╭─ SUPPLIED RECORDS

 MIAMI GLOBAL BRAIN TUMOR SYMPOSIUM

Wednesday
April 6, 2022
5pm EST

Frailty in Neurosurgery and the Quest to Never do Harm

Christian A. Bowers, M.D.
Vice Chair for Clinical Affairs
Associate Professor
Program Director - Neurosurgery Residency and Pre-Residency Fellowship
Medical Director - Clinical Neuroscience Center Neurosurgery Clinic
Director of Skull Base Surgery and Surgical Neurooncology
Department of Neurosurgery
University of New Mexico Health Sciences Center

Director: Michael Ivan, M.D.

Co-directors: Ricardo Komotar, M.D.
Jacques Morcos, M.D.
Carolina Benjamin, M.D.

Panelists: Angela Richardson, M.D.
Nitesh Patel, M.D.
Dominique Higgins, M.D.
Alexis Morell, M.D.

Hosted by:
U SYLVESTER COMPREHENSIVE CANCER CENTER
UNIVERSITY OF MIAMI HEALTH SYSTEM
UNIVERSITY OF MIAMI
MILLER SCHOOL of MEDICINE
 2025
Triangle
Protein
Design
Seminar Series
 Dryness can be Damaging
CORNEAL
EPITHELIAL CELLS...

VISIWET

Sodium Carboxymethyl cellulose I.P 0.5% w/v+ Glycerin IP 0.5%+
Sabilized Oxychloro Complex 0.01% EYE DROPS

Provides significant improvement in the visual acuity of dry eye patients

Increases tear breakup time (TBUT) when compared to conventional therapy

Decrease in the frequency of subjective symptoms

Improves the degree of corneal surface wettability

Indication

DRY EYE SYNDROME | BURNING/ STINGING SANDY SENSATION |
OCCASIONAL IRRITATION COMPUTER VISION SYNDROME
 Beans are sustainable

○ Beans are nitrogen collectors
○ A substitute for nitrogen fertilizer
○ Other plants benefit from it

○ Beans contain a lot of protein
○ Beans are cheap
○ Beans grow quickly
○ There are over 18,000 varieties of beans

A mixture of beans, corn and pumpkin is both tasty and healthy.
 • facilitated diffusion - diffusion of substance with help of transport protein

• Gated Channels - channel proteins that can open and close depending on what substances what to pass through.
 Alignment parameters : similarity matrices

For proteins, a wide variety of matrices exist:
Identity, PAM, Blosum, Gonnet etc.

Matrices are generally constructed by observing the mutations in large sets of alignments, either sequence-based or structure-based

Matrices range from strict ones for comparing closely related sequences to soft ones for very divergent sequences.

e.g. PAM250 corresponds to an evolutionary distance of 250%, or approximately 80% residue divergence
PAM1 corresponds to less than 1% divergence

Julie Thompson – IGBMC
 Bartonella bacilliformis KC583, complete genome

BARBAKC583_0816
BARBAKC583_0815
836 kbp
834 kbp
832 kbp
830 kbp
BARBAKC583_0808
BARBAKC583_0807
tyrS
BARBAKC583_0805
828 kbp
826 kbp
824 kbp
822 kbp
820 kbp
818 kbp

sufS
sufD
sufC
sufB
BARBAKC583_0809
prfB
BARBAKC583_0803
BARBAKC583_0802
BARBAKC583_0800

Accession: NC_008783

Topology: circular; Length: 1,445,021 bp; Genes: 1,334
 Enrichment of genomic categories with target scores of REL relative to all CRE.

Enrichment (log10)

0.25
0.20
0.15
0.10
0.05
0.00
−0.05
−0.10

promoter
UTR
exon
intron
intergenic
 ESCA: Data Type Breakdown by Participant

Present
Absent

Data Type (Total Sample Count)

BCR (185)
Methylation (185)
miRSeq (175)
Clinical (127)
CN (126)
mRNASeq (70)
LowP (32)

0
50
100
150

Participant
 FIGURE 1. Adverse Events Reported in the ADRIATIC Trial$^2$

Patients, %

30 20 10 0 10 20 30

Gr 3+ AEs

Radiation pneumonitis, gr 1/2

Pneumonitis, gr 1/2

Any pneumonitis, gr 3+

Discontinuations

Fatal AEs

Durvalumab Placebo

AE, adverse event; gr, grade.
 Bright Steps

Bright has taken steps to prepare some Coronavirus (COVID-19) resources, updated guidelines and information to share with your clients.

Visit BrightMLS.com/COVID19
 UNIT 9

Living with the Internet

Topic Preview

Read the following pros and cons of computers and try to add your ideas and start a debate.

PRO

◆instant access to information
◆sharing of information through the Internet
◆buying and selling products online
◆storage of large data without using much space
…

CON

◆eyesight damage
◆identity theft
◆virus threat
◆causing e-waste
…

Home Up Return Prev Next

╰─

(WHAT THE TASK ASKS): Only the lines above from the one with "Dominique Higgins, M.D." up to and including the one with "Matrices range from" should be repeated, exactly as written.

(RESULT FOR THIS EXERCISE):
Dominique Higgins, M.D.
Alexis Morell, M.D.

Hosted by:
U SYLVESTER COMPREHENSIVE CANCER CENTER
UNIVERSITY OF MIAMI HEALTH SYSTEM
UNIVERSITY OF MIAMI
MILLER SCHOOL of MEDICINE
 2025
Triangle
Protein
Design
Seminar Series
 Dryness can be Damaging
CORNEAL
EPITHELIAL CELLS...

VISIWET

Sodium Carboxymethyl cellulose I.P 0.5% w/v+ Glycerin IP 0.5%+
Sabilized Oxychloro Complex 0.01% EYE DROPS

Provides significant improvement in the visual acuity of dry eye patients

Increases tear breakup time (TBUT) when compared to conventional therapy

Decrease in the frequency of subjective symptoms

Improves the degree of corneal surface wettability

Indication

DRY EYE SYNDROME | BURNING/ STINGING SANDY SENSATION |
OCCASIONAL IRRITATION COMPUTER VISION SYNDROME
 Beans are sustainable

○ Beans are nitrogen collectors
○ A substitute for nitrogen fertilizer
○ Other plants benefit from it

○ Beans contain a lot of protein
○ Beans are cheap
○ Beans grow quickly
○ There are over 18,000 varieties of beans

A mixture of beans, corn and pumpkin is both tasty and healthy.
 • facilitated diffusion - diffusion of substance with help of transport protein

• Gated Channels - channel proteins that can open and close depending on what substances what to pass through.
 Alignment parameters : similarity matrices

For proteins, a wide variety of matrices exist:
Identity, PAM, Blosum, Gonnet etc.

Matrices are generally constructed by observing the mutations in large sets of alignments, either sequence-based or structure-based

Matrices range from strict ones for comparing closely related sequences to soft ones for very divergent sequences.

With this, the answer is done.